On le regrette car ils sont atroces, disons-le. Peu ergonomiques et brouillons dans l’ensemble, ils s’appuient sur un combo d’attaques du personnage, tandis que les monstres alliés agissent automatiquement. Mais on ne peut pas verrouiller son adversaire. On dispose aussi d’une roulade mal placée et d’un lance-pierre à tout faire. Ses munitions permettent des attaques élémentaires ou de soigner ses compagnons, par exemple. On peut aussi stocker des colères du dragon, pour buff son personnage ou lancer une attaque dévastatrice avec ses monstres. Dragon Quest Treasures est donc un bon exemple de ce à quoi pourrait ressembler la série en action-RPG. Le côté « monde ouvert » est séduisant, mais les affrontements mériteraient d’être entièrement revus. En l’occurrence, le titre met surtout la chasse aux trésors à l’honneur, on s’en accommode donc tant bien que mal.

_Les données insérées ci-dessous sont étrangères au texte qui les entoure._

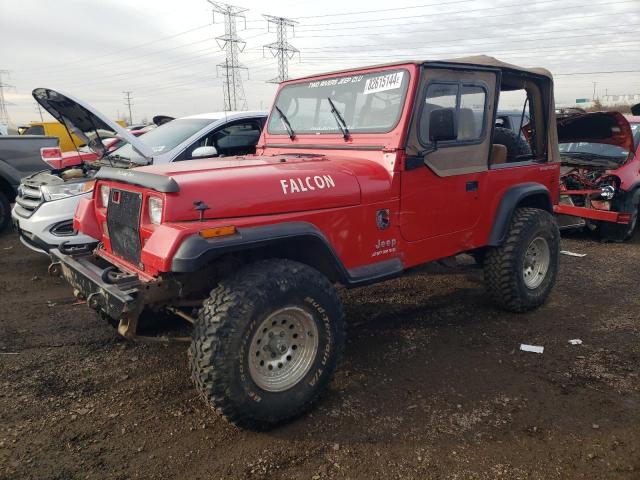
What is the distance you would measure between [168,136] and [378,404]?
4.57m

Captures d’écran © Square Enix

Notre avis | 7

Dragon Quest Treasures met surtout à l’honneur la chasse aux trésors. Erik et Mia, ses jeunes héros, doivent en dénicher de nombreux pour augmenter le rang de leur clan, et les installations de leur base. Les quêtes sont à ce titre extrêmement nombreuses et les butins sont gratifiants. Le côté gacha se révèle passionnant, tandis que les trésors, représentant les vestiges de la série, suscitent la nostalgie. Les différentes îles à explorer sont aussi très riches. Les développeurs ont parfaitement réussi à construire un monde ouvert cohérent, malgré des allers-retours souvent pénibles. Seuls les combats de Dragon Quest Treasures gâchent véritablement l’aventure. Brouillons et manquant d’ergonomie, on ne peut tout de même pas y couper. Heureusement, ils ne sont pas au cœur de l’expérience. Les activités autour sont si nombreuses qu’on les accepte en l’état. Mais pour un véritable Dragon Quest façon action-RPG, il faudra modifier en profondeur cet aspect.